## DATASET CONTENT
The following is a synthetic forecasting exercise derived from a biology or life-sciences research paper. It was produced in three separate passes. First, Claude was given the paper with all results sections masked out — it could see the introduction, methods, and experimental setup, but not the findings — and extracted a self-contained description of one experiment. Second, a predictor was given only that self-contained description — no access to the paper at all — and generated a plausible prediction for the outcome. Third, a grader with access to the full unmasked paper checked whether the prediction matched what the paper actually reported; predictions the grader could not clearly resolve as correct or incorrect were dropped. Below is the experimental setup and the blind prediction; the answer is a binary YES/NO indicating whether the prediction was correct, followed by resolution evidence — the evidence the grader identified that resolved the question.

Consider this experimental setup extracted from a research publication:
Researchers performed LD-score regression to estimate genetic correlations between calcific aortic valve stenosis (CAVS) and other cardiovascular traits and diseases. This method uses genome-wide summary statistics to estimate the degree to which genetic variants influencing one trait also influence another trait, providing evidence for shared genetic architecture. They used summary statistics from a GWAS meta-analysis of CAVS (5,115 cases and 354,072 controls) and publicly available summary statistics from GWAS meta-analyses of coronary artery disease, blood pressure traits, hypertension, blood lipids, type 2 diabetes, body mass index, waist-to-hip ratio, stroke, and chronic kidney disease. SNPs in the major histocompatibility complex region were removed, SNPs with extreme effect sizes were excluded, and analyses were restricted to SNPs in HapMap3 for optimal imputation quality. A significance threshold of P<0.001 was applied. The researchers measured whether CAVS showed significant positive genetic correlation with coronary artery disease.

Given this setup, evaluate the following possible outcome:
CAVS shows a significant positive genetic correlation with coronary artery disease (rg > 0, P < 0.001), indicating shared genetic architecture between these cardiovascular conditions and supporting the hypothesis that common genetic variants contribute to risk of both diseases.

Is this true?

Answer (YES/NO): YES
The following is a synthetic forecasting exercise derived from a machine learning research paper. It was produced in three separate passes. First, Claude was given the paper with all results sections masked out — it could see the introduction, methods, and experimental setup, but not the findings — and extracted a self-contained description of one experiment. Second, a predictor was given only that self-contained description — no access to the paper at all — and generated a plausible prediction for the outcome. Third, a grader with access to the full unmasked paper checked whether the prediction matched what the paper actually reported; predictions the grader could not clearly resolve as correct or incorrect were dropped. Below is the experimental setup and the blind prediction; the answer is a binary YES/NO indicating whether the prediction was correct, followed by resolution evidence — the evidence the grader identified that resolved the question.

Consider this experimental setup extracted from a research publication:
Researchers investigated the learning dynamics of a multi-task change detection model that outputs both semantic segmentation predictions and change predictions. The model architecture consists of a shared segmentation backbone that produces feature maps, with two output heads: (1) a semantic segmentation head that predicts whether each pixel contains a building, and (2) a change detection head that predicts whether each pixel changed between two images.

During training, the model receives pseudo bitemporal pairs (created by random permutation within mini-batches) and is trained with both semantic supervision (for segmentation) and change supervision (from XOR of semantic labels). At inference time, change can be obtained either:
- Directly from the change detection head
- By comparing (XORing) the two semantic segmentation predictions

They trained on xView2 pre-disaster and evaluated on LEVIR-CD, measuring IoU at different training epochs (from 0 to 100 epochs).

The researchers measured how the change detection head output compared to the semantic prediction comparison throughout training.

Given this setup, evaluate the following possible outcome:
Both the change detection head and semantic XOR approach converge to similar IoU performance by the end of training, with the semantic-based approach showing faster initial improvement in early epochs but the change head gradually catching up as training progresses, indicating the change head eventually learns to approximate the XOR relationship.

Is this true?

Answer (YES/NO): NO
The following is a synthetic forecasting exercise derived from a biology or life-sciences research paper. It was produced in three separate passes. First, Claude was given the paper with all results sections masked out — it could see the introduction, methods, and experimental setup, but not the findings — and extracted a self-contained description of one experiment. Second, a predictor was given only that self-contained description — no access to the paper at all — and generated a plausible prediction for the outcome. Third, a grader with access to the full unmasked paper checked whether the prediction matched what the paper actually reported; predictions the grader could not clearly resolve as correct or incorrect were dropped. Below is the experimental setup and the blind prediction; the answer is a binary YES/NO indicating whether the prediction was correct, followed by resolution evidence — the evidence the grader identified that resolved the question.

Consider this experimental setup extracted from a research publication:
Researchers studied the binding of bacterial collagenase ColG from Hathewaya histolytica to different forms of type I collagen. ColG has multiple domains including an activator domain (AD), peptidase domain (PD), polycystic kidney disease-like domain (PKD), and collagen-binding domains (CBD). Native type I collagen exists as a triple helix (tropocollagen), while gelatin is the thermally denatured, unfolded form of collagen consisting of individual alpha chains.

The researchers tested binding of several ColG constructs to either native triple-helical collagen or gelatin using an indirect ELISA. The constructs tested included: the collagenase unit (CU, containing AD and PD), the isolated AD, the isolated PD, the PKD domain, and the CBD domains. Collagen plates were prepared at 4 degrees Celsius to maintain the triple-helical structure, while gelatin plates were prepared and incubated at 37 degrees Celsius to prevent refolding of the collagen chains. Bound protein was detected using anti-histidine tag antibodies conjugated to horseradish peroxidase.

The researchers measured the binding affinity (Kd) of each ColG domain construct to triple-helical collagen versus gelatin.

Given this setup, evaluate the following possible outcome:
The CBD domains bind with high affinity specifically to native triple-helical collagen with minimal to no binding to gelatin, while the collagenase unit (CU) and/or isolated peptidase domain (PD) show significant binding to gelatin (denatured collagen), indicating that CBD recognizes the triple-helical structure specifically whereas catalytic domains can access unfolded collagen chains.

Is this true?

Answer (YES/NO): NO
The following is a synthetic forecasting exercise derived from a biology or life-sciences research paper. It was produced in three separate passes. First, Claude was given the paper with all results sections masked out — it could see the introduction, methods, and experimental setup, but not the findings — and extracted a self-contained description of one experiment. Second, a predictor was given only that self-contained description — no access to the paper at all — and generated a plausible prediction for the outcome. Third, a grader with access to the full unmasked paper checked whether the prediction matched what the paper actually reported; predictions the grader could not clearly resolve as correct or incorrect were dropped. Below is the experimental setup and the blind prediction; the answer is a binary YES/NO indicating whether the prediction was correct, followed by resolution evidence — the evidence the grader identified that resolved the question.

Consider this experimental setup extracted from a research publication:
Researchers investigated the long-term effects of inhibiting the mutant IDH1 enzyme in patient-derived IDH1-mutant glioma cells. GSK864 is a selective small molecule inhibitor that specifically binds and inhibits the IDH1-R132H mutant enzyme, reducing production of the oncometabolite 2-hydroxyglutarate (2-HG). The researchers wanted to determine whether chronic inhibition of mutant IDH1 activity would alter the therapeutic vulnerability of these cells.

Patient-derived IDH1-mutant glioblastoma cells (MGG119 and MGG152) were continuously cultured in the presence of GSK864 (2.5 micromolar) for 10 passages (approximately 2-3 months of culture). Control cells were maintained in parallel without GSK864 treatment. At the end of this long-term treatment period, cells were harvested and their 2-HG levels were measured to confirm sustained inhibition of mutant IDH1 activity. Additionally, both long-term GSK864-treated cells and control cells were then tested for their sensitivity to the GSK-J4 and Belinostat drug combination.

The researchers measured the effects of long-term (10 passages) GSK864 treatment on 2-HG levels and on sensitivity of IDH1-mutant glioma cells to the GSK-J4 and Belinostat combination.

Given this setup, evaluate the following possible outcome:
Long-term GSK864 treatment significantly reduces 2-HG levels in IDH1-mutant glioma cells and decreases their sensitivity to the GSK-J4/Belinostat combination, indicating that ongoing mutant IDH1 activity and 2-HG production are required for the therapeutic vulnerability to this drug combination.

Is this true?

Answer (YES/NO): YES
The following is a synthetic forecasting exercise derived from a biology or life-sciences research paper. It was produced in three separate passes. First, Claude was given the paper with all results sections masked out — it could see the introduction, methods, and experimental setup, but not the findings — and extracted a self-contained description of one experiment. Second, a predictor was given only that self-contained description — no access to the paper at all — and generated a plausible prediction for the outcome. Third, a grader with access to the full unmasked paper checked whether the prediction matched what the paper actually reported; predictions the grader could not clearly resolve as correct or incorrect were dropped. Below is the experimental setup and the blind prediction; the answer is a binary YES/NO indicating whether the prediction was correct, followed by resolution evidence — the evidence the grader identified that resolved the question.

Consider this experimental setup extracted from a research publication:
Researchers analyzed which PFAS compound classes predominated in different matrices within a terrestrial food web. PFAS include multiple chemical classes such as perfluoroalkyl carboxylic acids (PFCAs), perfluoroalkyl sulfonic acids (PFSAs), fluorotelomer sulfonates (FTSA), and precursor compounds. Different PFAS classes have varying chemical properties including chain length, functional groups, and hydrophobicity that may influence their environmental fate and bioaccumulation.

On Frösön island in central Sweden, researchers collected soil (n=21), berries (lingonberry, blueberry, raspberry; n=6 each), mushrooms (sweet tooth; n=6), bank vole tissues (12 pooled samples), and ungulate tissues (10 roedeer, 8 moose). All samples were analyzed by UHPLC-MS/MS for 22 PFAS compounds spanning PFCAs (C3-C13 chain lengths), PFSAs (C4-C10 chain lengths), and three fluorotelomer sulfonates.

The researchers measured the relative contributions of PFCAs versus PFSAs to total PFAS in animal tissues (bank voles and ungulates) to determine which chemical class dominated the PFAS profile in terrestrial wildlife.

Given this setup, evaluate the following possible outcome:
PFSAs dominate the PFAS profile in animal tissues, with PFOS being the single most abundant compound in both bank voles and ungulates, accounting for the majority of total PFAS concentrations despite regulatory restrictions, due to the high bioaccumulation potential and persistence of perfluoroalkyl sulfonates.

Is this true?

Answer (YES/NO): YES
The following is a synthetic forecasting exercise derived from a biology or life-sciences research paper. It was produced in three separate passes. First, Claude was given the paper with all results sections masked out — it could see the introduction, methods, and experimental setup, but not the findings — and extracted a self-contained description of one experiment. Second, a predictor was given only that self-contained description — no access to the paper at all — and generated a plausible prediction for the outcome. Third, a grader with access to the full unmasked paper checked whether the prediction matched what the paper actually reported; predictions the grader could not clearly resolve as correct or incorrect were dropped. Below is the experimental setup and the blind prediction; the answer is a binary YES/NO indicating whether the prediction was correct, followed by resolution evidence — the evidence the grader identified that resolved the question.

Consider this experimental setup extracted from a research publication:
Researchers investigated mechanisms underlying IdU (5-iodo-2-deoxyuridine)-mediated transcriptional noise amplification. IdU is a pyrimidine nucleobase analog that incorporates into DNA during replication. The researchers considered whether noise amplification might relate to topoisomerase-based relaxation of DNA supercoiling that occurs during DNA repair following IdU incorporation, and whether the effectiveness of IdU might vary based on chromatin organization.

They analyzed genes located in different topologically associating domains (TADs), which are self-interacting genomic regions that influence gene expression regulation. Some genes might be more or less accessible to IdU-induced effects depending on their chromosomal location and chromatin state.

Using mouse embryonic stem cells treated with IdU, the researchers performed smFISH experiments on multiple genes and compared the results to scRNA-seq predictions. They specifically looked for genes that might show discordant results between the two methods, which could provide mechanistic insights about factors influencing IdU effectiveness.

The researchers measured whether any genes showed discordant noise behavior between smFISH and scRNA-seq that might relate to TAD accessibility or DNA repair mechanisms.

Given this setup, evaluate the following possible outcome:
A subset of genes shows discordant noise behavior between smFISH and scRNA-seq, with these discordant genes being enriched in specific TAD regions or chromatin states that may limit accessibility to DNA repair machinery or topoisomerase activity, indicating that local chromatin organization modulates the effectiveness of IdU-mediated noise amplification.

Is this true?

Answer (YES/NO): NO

## TASK DESCRIPTION
Check the entries above for the word "PFAS" and copy every line where it turns up.

## TASK OUTPUT
Researchers analyzed which PFAS compound classes predominated in different matrices within a terrestrial food web. PFAS include multiple chemical classes such as perfluoroalkyl carboxylic acids (PFCAs), perfluoroalkyl sulfonic acids (PFSAs), fluorotelomer sulfonates (FTSA), and precursor compounds. Different PFAS classes have varying chemical properties including chain length, functional groups, and hydrophobicity that may influence their environmental fate and bioaccumulation.
On Frösön island in central Sweden, researchers collected soil (n=21), berries (lingonberry, blueberry, raspberry; n=6 each), mushrooms (sweet tooth; n=6), bank vole tissues (12 pooled samples), and ungulate tissues (10 roedeer, 8 moose). All samples were analyzed by UHPLC-MS/MS for 22 PFAS compounds spanning PFCAs (C3-C13 chain lengths), PFSAs (C4-C10 chain lengths), and three fluorotelomer sulfonates.
The researchers measured the relative contributions of PFCAs versus PFSAs to total PFAS in animal tissues (bank voles and ungulates) to determine which chemical class dominated the PFAS profile in terrestrial wildlife.
PFSAs dominate the PFAS profile in animal tissues, with PFOS being the single most abundant compound in both bank voles and ungulates, accounting for the majority of total PFAS concentrations despite regulatory restrictions, due to the high bioaccumulation potential and persistence of perfluoroalkyl sulfonates.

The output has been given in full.